Alexandre de Moraes quer que PL das fake news responsabilize redes por algoritmos

Lucas Medeiros - 25.04.2023 às 21:05h

Do Poder360

(Imagem: Nelson Jr./ STF)

O presidente do Tribunal Superior Eleitoral (TSE), ministro Alexandre de Moraes, entregou nesta terça-feira (25) um documento com propostas ao Projeto de Lei (PL) das fake news (PL 2630 de 2020) ao presidente do Senado, Rodrigo Pacheco (PSD).

Dentre as mudanças apresentadas, Moraes sugere que as plataformas sejam “solidariamente responsáveis” por conteúdos “direcionados por algoritmos” ou impulsionados com pagamentos feitos às redes.

No texto, o presidente do TSE responsabiliza as plataformas por não retirarem imediatamente conteúdos e contas sem notificar os usuários se verificarem ou tiverem “dúvida fundada” de risco.  Também quer que as big techs sejam responsáveis por contas e redes “inautênticas” ou que tenham “distribuição artificial”.

Moraes inclui ao texto multa de R$ 100.000,00 a R$ 150.000,00 por hora de descumprimento de determinação da Justiça Eleitoral de remoção de links pelas plataformas. As decisões do tribunal podem, ainda, se estender a publicações que tenham “idênticos conteúdos” ao que for considerado desinformação.

Depois de se encontrar com Pacheco, Moraes se dirigiu ao gabinete do presidente da Câmara, Arthur Lira (PP). Antes de se encontrar com o ministro, Lira esteve com líderes da Casa. Segundo o relator do projeto, deputado Orlando Silva (PCdoB), os deputados decidiram votar a urgência da proposta nesta terça.

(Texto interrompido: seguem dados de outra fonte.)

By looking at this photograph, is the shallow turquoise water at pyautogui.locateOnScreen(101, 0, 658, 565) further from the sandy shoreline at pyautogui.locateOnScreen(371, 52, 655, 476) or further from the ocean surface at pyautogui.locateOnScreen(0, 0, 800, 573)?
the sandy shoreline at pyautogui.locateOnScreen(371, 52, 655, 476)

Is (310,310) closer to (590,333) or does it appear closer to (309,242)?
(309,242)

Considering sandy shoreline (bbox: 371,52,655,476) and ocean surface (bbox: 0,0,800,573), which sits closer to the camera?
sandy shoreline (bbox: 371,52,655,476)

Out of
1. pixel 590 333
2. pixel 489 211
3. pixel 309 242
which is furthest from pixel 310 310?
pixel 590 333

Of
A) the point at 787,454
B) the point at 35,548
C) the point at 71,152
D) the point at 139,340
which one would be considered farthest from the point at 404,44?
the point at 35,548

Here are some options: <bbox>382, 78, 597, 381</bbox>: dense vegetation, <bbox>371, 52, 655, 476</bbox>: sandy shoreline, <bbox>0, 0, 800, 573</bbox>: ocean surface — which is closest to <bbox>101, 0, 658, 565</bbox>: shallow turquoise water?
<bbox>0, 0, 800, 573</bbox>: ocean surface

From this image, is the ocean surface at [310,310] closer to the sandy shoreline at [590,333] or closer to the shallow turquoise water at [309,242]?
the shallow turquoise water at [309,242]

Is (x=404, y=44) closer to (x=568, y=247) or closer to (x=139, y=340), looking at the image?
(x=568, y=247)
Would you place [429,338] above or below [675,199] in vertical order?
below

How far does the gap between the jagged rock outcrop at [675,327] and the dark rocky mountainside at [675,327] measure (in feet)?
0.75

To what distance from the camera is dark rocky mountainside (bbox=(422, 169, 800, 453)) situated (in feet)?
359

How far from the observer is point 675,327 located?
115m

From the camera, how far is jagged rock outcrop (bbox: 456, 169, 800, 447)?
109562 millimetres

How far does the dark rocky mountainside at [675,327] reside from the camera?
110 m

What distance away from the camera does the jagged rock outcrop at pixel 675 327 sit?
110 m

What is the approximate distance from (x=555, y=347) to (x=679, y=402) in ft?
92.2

Moraes também sugere a inserção no texto de crimes tipificados no Código Penal que poderiam autorizar a remoção de conteúdos sem notificação aos usuários caso sejam identificados. Inclui, ainda casos de “divulgação ou compartilhamento de fatos sabidamente inverídicos ou gravemente descontextualizados que atinjam a integridade do processo eleitoral“.

Tratam-se dos artigos 296 (falsificação de selos públicos destinados a autenticar atos da União) , 359-L (abolição ao Estado Democrático de Direito), 359-M (tentativa de depor o governo) , 359-N (perturbar o resultado das eleições), 359-P (restringir o exercício de direitos políticos por preconceito) e 359-R (inutilizar meios de comunicação com fim de abolir o Estado Democrático de Direito).

Nesta terça, houve ainda uma reunião entre representares das big techs e deputados da Frente Parlamentar do Empreendedorismo para tratar sobre o projeto.